Henry Hsu (許富凱; born 17 September 1987) is a Taiwanese singer of Hokkien pop.

Hsu was born in Kaohsiung on 17 September 1987. His parents frequently watched the Chu Ke-liang Cabaret Show, where young Henry heard several Hokkien oldies. Hsu's father served as his singing coach, and his parents entered him into several singing competitions as a child. Hsu's professional career began in 2010, after an appearance on the television series Future Superstar.

Hsu's albums include Most Loved (2011), Writing Your Song (2012), and Yicunzhenxin [An Inch of True Heart] (2014).

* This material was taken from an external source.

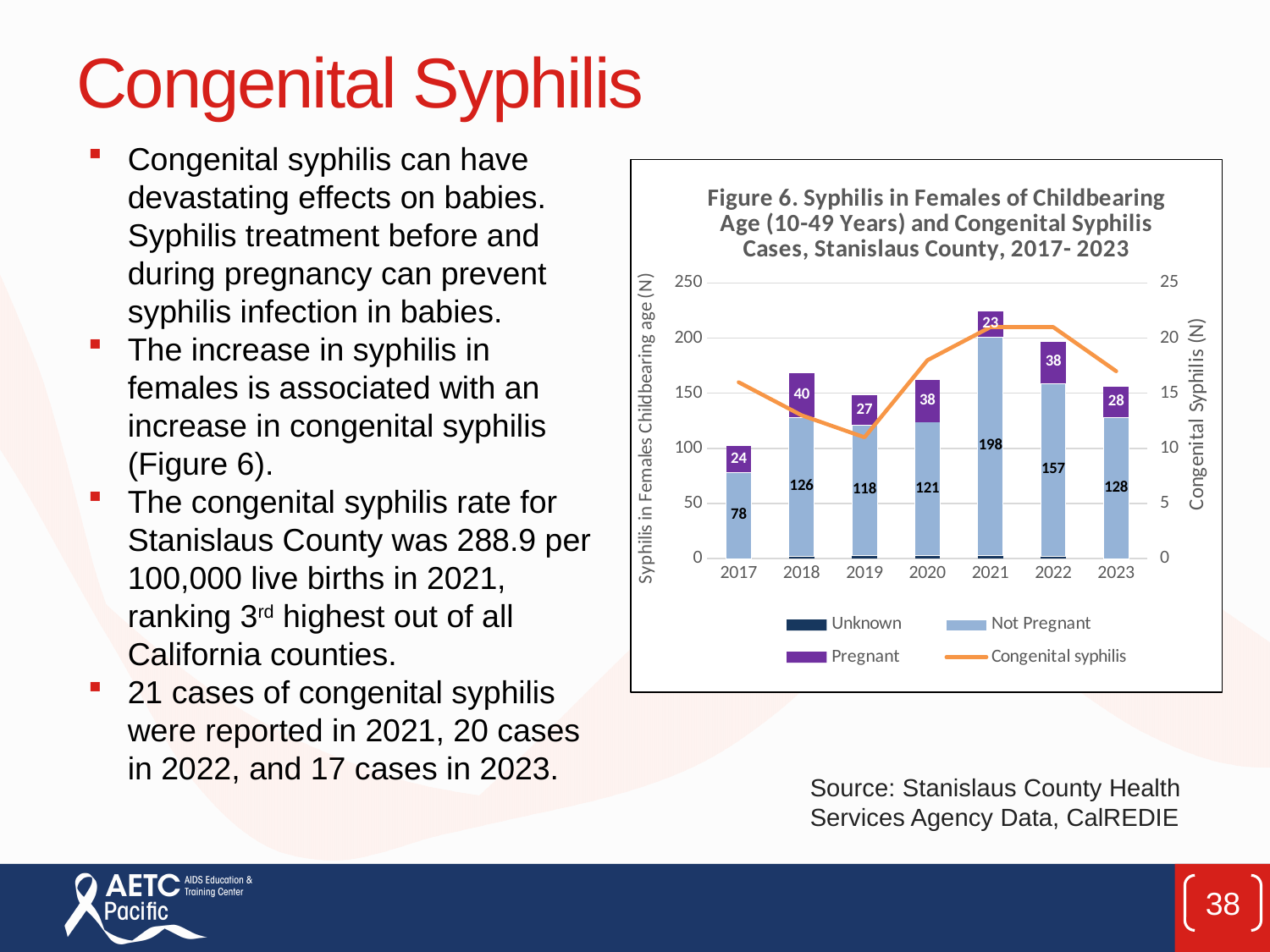
How many years are shown on the x axis? 7 Which year has the lowest Not Pregnant value? 2017 What is the Not Pregnant value for 2021? 198 What is the difference between the Not Pregnant values for 2021 and 2022? 41 Does the Not Pregnant value rise or fall from 2017 to 2021? rise Which year has the highest Not Pregnant value? 2021 What is the Pregnant value for 2018? 40 Is the Congenital syphilis value for 2021 greater or less than 15 on the right axis? greater Which year has the highest Pregnant value? 2018 How many series does the legend list? 4 What is the Not Pregnant value for 2023? 128 Which is larger, the Pregnant value for 2018 or for 2019? 2018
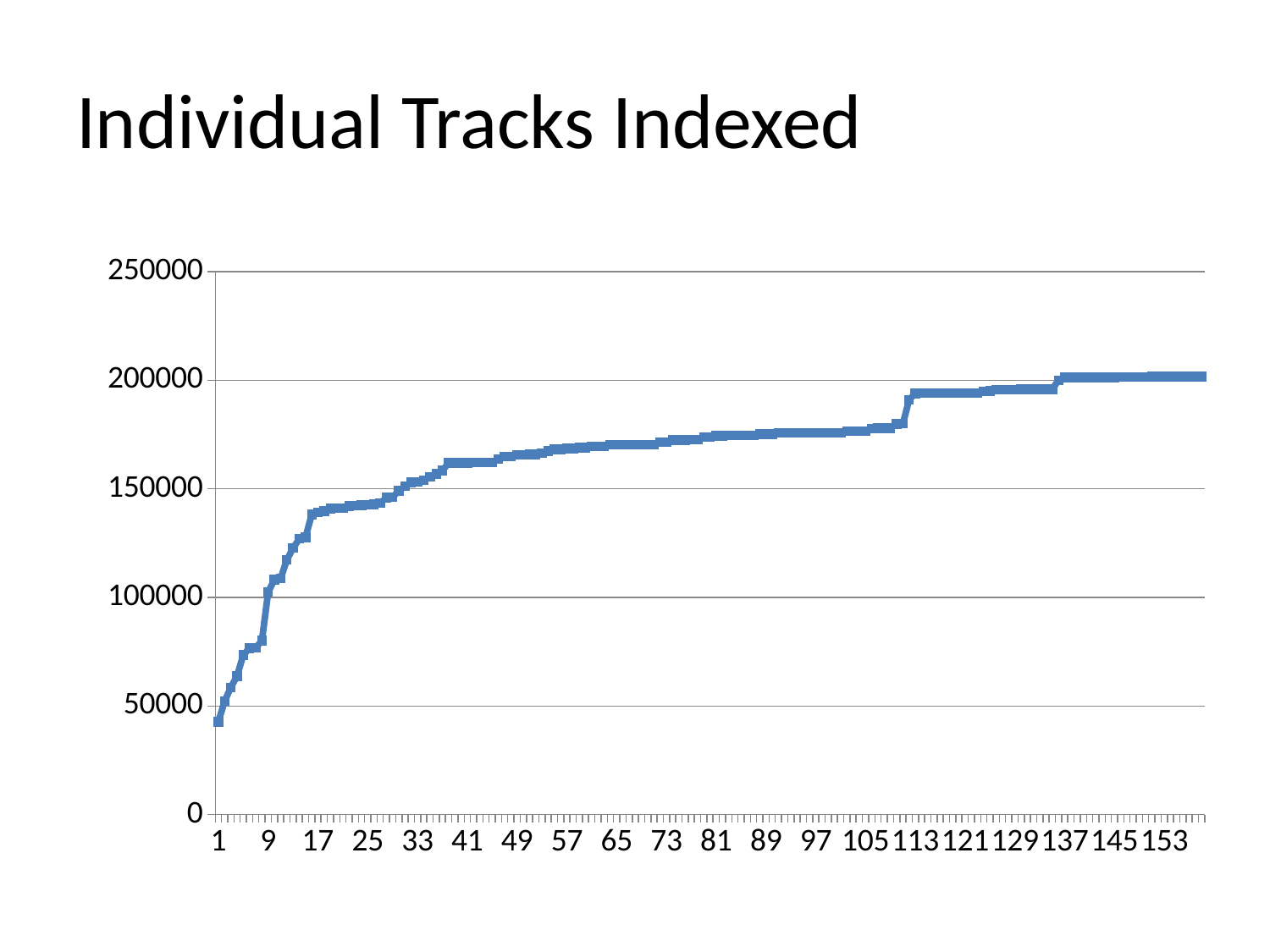
What is the highest value shown on the y axis? 250000 Is the value at x = 65 greater or less than 200000? less What kind of chart is shown on the slide? line chart Do the values rise or fall as you move along the x axis from 1 to 153? rise Is the value at x = 113 greater or less than 150000? greater Which is larger, the value at x = 9 or the value at x = 97? x = 97 Is the value at x = 17 greater or less than 150000? less What is the title of the chart? Individual Tracks Indexed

Hsu's subsequent Hokkien albums have been shortlisted for Golden Melody Awards. Mend the Dreams was nominated for the Golden Melody Award for Album of the Year and Best Taiwanese Album during the 2018 award ceremony, and Hsu himself received a nomination for Best Male Taiwanese Singer. Another of Hsu's Hokkien works, I Am Not As Happy As You Tonight, garnered him a second nomination for Best Male Taiwanese Singer in the 2019 Golden Melody Award ceremony. At the 32nd Golden Melody Awards in 2021, Hsu's album Ten secured a nomination for Best Hokkien Album, and his third as Best Male Taiwanese Singer. Hsu won the latter award.